# INSTRUCTION
Convert the data from the line containing "From this picture" through the line containing "4051 millimetres" into a two-column CSV with the headers input and output. Put each field in double quotes and replace any line breaks with spaces.

# MATERIAL FOR THIS EXERCISE
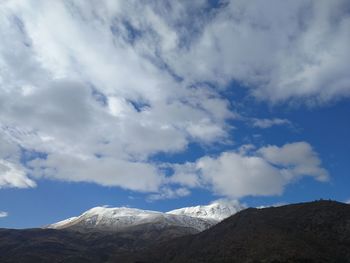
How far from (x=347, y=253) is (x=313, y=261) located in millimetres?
20037

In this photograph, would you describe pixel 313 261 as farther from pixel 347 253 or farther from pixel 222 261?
pixel 222 261

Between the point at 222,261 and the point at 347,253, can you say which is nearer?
the point at 347,253

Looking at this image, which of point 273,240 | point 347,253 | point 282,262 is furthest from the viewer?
point 273,240

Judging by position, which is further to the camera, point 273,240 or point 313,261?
point 273,240

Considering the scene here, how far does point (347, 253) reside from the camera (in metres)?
183

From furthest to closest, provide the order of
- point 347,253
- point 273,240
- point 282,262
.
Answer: point 273,240 < point 347,253 < point 282,262

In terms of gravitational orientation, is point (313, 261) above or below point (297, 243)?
below

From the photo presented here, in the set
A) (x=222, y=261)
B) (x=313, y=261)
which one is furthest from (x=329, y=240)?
(x=222, y=261)

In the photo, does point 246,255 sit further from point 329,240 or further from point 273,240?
point 329,240

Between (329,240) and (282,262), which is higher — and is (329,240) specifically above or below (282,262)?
above

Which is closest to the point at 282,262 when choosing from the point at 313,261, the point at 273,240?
the point at 313,261

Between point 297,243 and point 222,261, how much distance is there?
3242 cm

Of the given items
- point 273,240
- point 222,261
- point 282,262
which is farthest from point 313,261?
point 222,261

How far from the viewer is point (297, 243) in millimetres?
190500
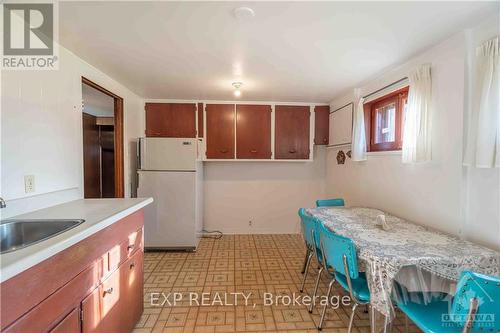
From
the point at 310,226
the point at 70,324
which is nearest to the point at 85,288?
the point at 70,324

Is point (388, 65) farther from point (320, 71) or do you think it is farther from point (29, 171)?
point (29, 171)

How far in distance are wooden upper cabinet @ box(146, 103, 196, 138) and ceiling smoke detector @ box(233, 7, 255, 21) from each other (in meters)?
2.48

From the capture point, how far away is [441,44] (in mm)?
1938

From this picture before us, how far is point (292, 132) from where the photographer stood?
4051 millimetres

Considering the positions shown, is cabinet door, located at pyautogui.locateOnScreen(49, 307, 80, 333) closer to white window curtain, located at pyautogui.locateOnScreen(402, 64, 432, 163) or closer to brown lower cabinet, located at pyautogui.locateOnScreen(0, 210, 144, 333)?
brown lower cabinet, located at pyautogui.locateOnScreen(0, 210, 144, 333)

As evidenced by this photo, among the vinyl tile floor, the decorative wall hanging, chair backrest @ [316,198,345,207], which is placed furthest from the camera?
the decorative wall hanging

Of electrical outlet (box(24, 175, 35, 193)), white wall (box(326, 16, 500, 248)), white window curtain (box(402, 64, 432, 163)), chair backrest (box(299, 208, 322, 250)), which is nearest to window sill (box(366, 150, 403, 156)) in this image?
white wall (box(326, 16, 500, 248))

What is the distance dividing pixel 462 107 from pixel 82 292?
259 centimetres

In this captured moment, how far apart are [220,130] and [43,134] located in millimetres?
2395

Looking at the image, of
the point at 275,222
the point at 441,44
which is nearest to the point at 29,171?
the point at 441,44

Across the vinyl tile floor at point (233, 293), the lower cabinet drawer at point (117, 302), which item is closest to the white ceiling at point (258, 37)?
the lower cabinet drawer at point (117, 302)

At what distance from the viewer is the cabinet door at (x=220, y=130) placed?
3.94 metres

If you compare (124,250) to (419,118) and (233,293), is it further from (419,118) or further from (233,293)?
(419,118)

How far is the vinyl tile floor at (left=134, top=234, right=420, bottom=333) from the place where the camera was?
1.95 m
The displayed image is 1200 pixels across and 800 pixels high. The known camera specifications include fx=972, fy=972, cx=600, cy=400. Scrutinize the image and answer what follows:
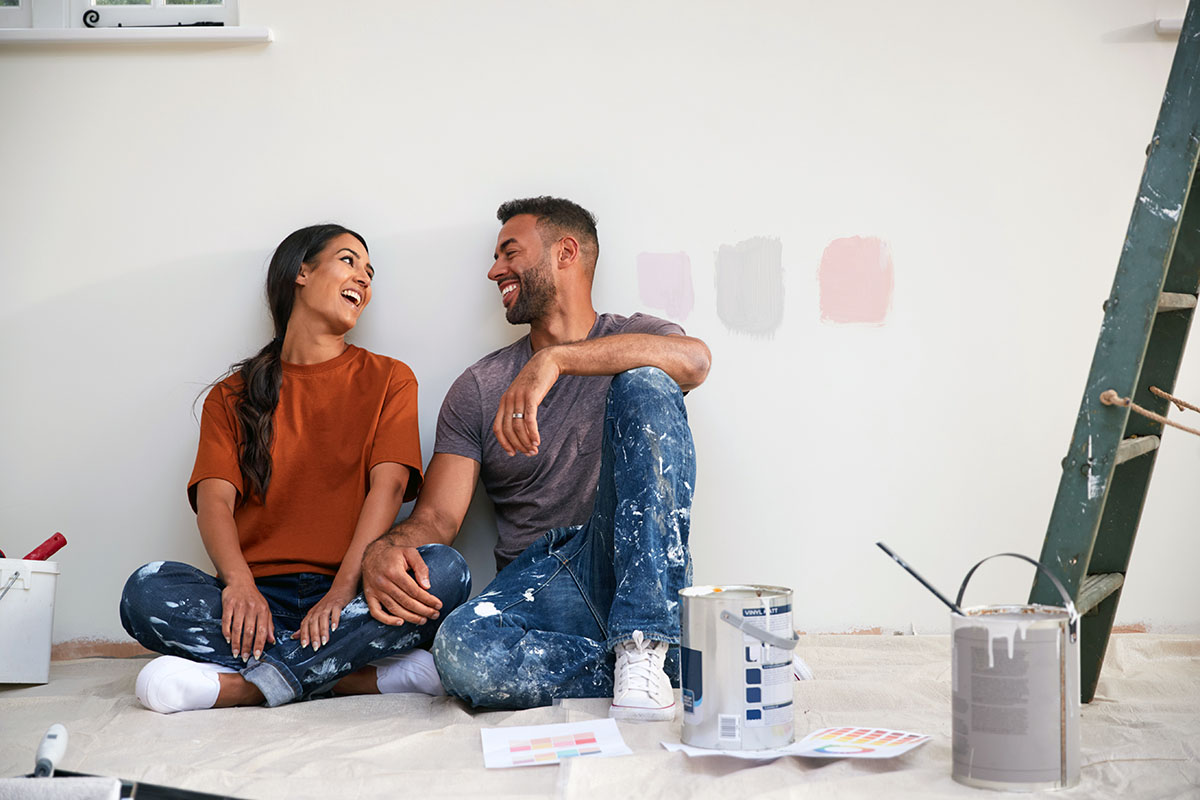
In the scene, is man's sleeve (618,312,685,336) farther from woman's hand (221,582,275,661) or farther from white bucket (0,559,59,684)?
white bucket (0,559,59,684)

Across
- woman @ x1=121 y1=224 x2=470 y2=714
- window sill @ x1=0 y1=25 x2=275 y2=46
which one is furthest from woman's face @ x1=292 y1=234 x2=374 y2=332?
window sill @ x1=0 y1=25 x2=275 y2=46

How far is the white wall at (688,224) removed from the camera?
91.4 inches

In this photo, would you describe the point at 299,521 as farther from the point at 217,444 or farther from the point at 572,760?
the point at 572,760

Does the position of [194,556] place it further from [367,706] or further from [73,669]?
[367,706]

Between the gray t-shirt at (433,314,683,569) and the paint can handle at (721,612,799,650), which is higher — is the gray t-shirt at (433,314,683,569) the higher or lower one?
the higher one

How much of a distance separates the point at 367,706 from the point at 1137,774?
125cm

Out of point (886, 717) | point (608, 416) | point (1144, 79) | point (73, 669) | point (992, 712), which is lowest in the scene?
point (73, 669)

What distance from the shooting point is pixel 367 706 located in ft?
5.88

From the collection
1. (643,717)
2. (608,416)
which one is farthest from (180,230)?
(643,717)

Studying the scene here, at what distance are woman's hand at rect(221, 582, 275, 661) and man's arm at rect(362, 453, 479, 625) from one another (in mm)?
201

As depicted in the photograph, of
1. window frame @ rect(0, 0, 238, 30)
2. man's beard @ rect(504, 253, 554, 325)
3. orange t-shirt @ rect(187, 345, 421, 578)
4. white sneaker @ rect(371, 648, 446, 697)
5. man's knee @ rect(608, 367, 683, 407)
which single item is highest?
window frame @ rect(0, 0, 238, 30)

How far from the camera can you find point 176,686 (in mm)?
1754

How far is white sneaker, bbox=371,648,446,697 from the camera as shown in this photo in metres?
1.90

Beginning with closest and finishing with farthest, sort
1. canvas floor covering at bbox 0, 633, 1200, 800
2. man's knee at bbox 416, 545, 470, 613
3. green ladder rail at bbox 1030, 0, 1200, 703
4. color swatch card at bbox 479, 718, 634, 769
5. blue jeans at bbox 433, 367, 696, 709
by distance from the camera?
canvas floor covering at bbox 0, 633, 1200, 800, color swatch card at bbox 479, 718, 634, 769, green ladder rail at bbox 1030, 0, 1200, 703, blue jeans at bbox 433, 367, 696, 709, man's knee at bbox 416, 545, 470, 613
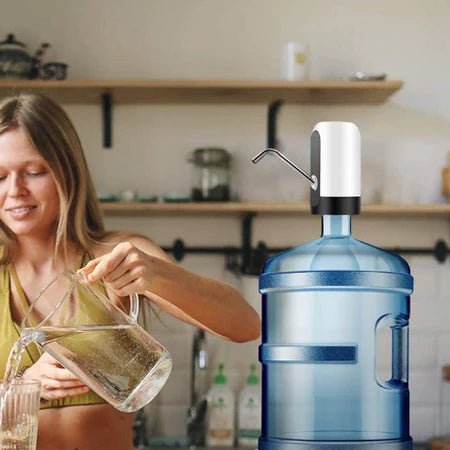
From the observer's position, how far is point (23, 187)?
1.52 m

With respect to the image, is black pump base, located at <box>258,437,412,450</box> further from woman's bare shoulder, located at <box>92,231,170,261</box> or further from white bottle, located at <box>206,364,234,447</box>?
white bottle, located at <box>206,364,234,447</box>

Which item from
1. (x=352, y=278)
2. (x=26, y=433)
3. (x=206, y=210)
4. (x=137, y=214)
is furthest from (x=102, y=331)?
(x=137, y=214)

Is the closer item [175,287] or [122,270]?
[122,270]

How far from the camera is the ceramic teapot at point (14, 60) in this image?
2748 millimetres

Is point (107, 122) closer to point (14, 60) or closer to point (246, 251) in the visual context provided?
point (14, 60)

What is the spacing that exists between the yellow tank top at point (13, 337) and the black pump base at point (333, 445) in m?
0.78

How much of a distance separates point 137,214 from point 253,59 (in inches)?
26.8

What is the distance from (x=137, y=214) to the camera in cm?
289

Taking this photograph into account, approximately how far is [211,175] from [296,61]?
470 millimetres

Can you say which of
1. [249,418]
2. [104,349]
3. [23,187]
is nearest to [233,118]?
[249,418]

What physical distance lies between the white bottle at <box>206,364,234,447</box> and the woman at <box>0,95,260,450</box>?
1107 millimetres

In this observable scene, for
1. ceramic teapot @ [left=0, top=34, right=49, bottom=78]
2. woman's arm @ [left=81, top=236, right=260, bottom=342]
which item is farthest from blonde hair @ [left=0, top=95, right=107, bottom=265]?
ceramic teapot @ [left=0, top=34, right=49, bottom=78]

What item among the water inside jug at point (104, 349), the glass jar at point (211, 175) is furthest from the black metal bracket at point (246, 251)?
the water inside jug at point (104, 349)

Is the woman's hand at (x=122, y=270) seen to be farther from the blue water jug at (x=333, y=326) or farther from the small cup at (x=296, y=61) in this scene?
the small cup at (x=296, y=61)
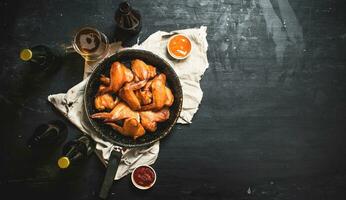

# ANSWER IN FULL
input,output
"From this picture before us, how far is point (292, 132) from where the photographer stood?","4051 millimetres"